The Airport Authority has produced a draft Environmental Impact Report on the proposals. San Diegans have until the end of the month to comment. Public hearings are expected to begin in March. After those, the board will vote on certification of the EIR. If all goes as planned, construction will begin in mid-2009 and new additions will open to the public in 2012.
It's way too early to ask which airlines will be stationed at the new gates or to wonder what kinds of dining and retail space will be included in the Terminal 2 addition, said Lindbergh spokeswoman Sharie Shipley.
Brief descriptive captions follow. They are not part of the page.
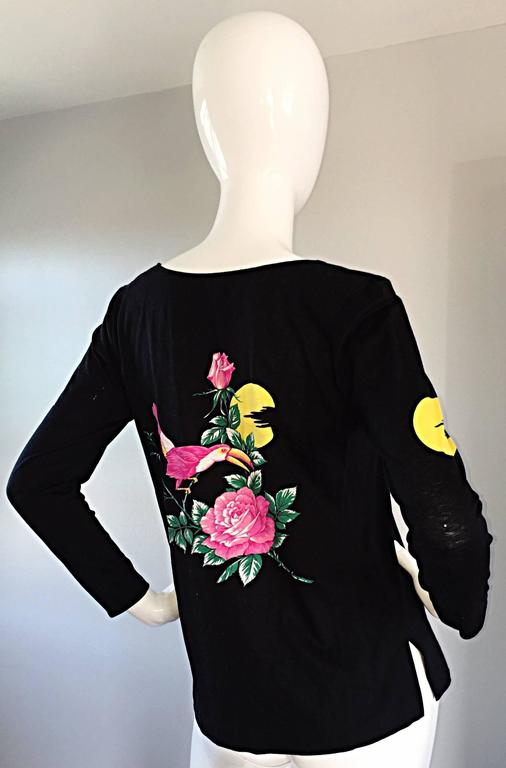 Awesome vintage HANAE MORI black long sleeve cotton shirt! Features amazing print of a Toucan on flowers, with the sunset behind, on both the front and back. Sunset print also on each arm. Great fit, which can be worn with jeans, trousers, or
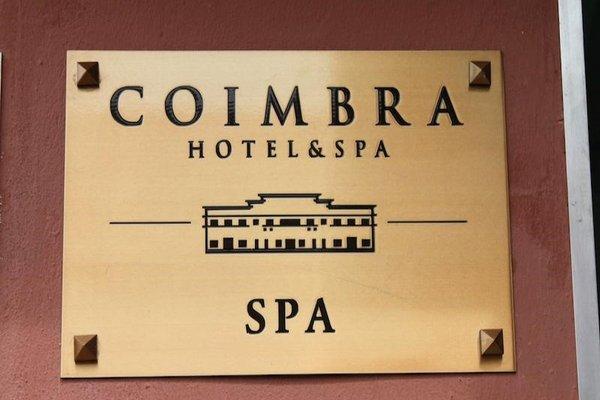 Coimbra Hotel & Spa - фото 9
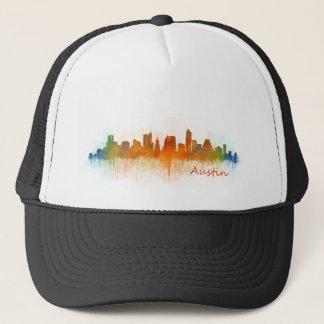 Austin Texas skyline Watercolor v3 Trucker Hat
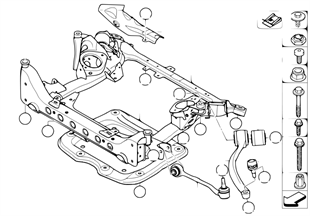 앞차축 서포트,4륜 구동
About 17.5 million travelers pass through Lindbergh Field annually. That number is projected to increase to more than 27 million by 2030.
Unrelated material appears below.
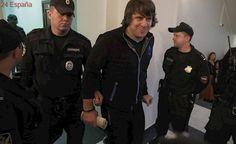 Declarados culpables los cinco acusados del asesinato del opositor ruso Boris Nemtsov
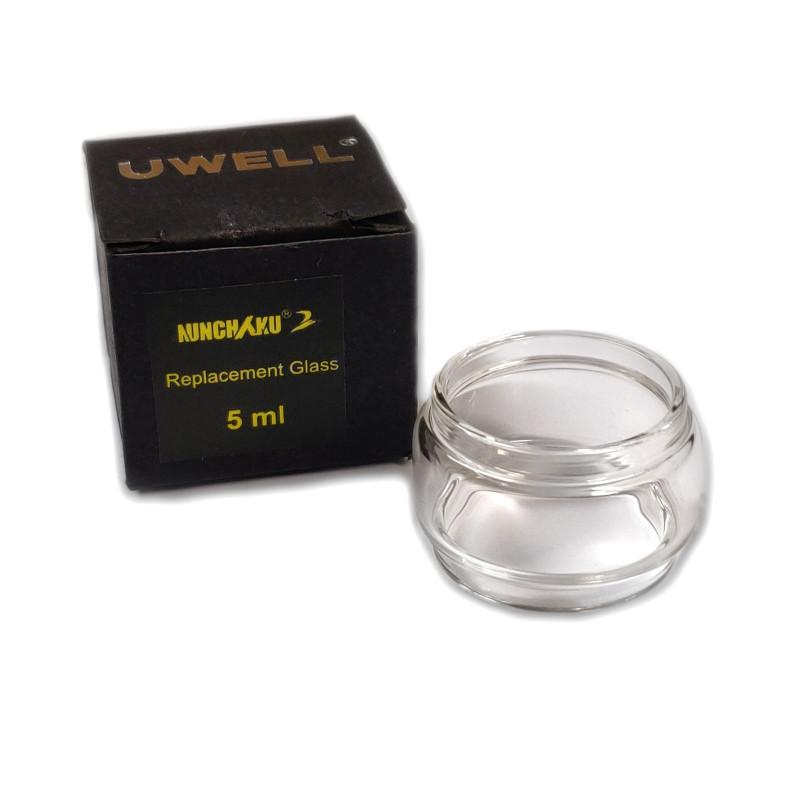 Uwell Nunchaku 2 Ersatzglas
In the meantime, the Airport Authority is working on a transit plan to make commutes to Lindbergh easier and more efficient. Options include adding a nonstop express bus route from the Old Town Transit Center and developing remote check-in terminals along Interstate I-15 and I-805 that would operate in conjunction with the express bus service.
Travelers who want to learn more about what's planned can sign up for tours of the airport. Explanatory meetings are continuing around the county: Tuesday at the San Marcos Community Center, 3 Civic Center Drive; Thursday at the La Mesa Community Center, 4957 Memorial Drive; Nov. 14 at the Salvation Army Kroc Center, 6845 University Ave.; and Nov. 15 at the Valencia Park/Malcolm X branch library, 5148 Market St. All meetings are planned for noon to 8 p.m.
Send written comments to: Airport Planning, San Diego County Regional Airport Authority, P.O. Box 82776, San Diego, CA 92138-2776. Comments can be faxed to (619) 400-2459. E-mail comments to firstname.lastname@example.org (Comments must be limited to 2,000 words -- with no attachments.)
Travel news beat
* Beginning Nov. 20, travelers 16 and older arriving in Japan will be electronically fingerprinted and photographed at immigration control. Anyone who refuses will be ordered to leave the country. To see a video explaining the procedure, go to nettv.gov-online.go.jp/prg/prg1203.html.
* BBC Worldwide, the commercial arm of the British Broadcasting Corp., has acquired Lonely Planet, best known for its guidebooks. Maureen and Tony Wheeler, who founded the company in 1972, will retain a 25 percent share of the company.
If you haven't logged on to the Union-Tribune's new online radio station yet, give a listen. At 11:30 a.m. Wednesdays, I talk travel with hosts Clark Anthony and Ken Copper. This week, I'll be reporting from Catalina -- which has fully recovered after a mid-May wildfire that charred 10 percent of the island. Log on at signonradio.com.
"My husband and I returned in mid-September from a vacation in Venice, Italy, and so we very much enjoyed the Oct. 14 story on the city. However, if most of the author's meals in Venice have been 'forgettable,' she needs to buy a copy of 'Chow! Venice: Savoring the Food and Wine of La Serenissima' by San Diego writer Shannon Essa and her co-author, Ruth Edenbaum (Wine Appreciation Guild $19.95). Using that and some of the restaurant suggestions in "Fodor's See It: Venice" (Fodor's $21.95), we had many wonderful meals during our two-week stay.
"A wonderful hotel in the heart of the San Marco district is the Residence Corte Grimani. The 15 spacious, spotless and comfortable apartments -- each with bedroom, one or two baths, and a living room/dining area/kitchen -- are a great value at rates ranging from 160 to 250 euros (about $226 to $354). This is less than many hotels charge for just a room. Read the glowing five-star reviews on the hotel at tripadvisor.com.